## [Task material]
BEGIN

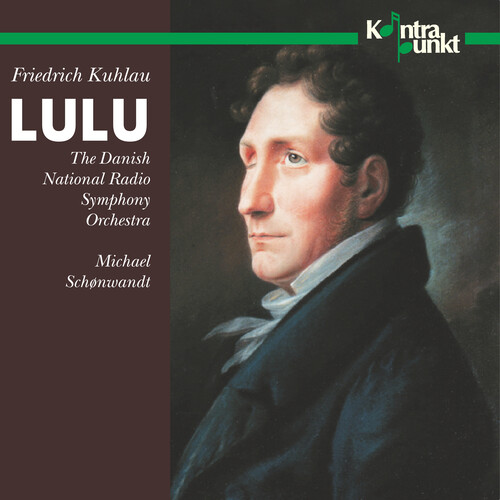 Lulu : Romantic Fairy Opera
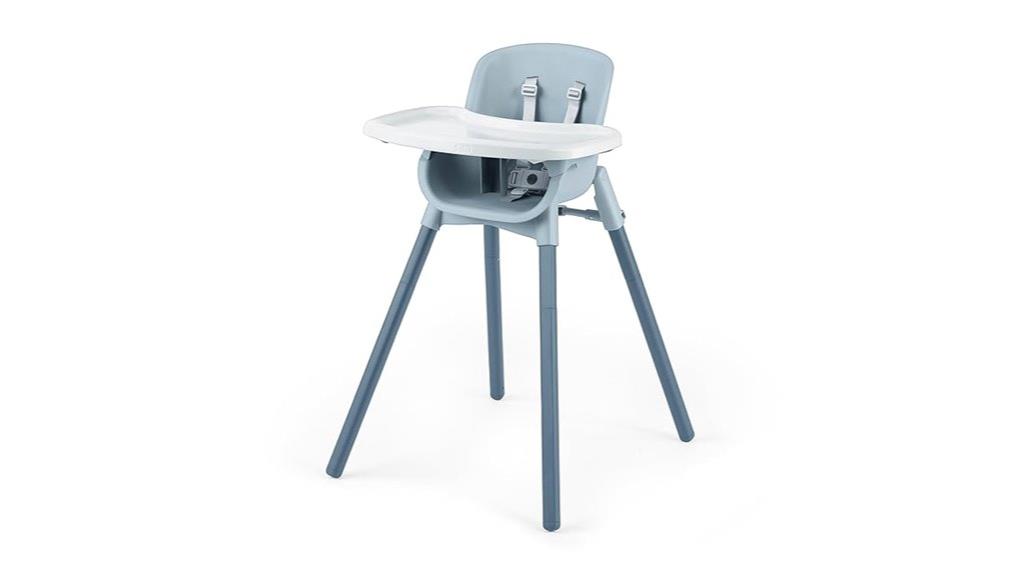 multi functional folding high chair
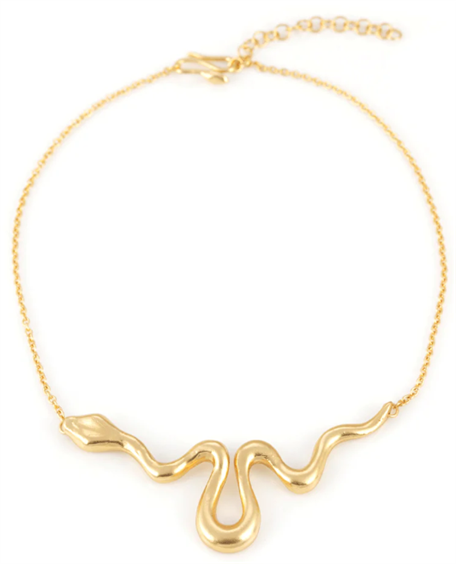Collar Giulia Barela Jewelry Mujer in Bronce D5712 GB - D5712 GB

END
BEGIN

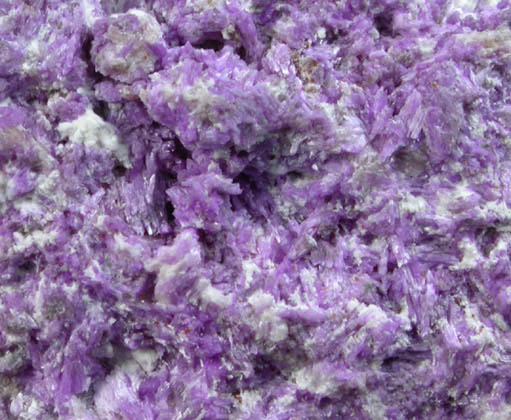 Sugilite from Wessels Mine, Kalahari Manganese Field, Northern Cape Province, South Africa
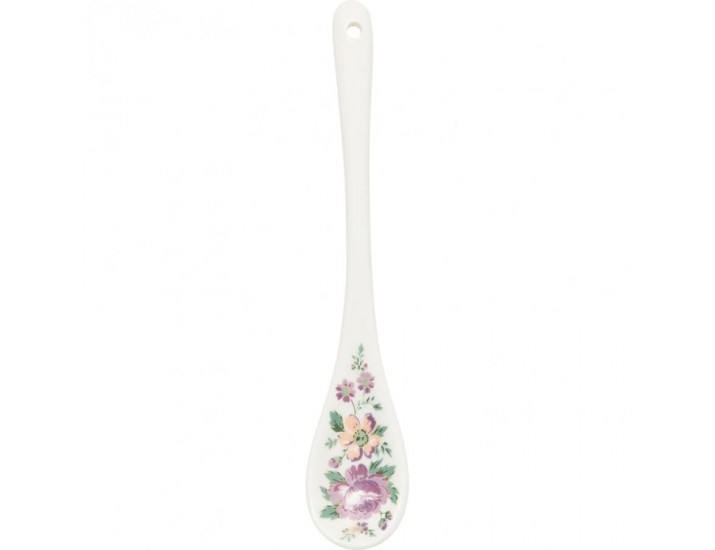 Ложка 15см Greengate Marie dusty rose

END

Between and including the line with "Lulu : Romantic Fairy Opera" and the line with "Collar Giulia Barela", repeat every line exactly as it appears above, with pictures left out.

## [Exercise solution]
 Lulu : Romantic Fairy Opera
 multi functional folding high chair
Collar Giulia Barela Jewelry Mujer in Bronce D5712 GB - D5712 GB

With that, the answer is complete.